JOB: Return only this: the line with "Considering the photo shown, at" and all the lines that follow it below, through the final one, exactly as they are.

MATERIAL SUPPLIED:
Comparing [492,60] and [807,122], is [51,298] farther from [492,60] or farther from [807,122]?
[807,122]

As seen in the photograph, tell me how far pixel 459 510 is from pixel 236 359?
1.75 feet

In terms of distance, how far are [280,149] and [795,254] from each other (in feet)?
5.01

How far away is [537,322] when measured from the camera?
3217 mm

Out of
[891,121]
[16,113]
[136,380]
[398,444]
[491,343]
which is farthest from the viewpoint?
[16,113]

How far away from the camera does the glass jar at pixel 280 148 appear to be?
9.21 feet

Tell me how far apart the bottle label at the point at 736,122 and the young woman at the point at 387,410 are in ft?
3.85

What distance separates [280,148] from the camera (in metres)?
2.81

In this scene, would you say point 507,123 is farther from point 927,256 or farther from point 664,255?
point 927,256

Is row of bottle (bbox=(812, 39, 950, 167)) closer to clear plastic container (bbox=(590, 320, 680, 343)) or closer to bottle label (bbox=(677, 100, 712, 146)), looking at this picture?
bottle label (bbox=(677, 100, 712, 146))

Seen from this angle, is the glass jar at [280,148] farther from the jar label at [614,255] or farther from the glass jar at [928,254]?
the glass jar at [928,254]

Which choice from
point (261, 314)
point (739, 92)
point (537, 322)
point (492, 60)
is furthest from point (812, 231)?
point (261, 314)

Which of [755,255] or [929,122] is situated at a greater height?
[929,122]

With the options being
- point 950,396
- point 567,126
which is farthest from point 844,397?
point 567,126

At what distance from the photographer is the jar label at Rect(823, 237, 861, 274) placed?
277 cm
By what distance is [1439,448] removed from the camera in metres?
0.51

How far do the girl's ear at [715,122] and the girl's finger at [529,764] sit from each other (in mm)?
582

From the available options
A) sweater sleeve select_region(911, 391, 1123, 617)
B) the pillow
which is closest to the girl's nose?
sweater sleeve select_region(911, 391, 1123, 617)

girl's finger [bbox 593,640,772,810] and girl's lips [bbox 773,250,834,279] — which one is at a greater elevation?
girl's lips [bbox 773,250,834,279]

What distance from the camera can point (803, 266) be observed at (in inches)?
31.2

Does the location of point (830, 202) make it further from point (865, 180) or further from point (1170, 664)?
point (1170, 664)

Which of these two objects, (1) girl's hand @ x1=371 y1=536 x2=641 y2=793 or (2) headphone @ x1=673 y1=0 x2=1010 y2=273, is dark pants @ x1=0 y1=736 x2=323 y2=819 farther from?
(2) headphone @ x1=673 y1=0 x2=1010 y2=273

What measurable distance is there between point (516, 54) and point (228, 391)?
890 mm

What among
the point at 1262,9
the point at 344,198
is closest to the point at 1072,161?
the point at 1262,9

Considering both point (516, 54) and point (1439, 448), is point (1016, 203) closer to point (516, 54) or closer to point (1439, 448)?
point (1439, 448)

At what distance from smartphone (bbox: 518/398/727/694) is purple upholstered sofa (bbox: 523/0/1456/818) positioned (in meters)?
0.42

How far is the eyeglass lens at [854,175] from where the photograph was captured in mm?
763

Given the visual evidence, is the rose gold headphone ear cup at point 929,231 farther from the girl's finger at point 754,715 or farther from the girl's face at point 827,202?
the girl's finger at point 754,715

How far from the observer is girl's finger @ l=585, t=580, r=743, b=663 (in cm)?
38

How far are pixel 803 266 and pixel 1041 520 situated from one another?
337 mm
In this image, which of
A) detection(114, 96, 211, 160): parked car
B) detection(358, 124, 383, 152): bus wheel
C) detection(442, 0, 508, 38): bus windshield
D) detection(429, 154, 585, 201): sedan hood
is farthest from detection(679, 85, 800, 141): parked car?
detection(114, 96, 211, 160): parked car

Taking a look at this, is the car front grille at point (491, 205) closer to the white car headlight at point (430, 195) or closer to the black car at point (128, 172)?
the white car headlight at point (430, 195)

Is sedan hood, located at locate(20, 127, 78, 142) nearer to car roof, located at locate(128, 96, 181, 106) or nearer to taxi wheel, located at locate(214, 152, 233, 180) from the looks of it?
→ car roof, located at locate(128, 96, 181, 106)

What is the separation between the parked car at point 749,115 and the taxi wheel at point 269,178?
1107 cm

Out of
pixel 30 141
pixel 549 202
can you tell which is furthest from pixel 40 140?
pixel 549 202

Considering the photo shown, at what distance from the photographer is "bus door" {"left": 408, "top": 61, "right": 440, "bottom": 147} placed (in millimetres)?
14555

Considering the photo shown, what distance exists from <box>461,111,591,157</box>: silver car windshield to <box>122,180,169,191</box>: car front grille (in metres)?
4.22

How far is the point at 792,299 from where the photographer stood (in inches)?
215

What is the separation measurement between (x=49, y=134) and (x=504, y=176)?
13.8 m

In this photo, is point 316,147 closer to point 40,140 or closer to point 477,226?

SOLUTION TO THE EXERCISE:
Considering the photo shown, at what distance from the photographer is "bus door" {"left": 408, "top": 61, "right": 440, "bottom": 147} placed (in millimetres)?
14555

Considering the photo shown, what distance exists from <box>461,111,591,157</box>: silver car windshield to <box>122,180,169,191</box>: car front grille (in metres)?
4.22

How far is the point at 792,299 from where the photographer stood (in inches)?
215

What is the separation measurement between (x=49, y=134) and (x=504, y=176)?
13.8 m

In this photo, is point 316,147 closer to point 40,140 or closer to point 477,226?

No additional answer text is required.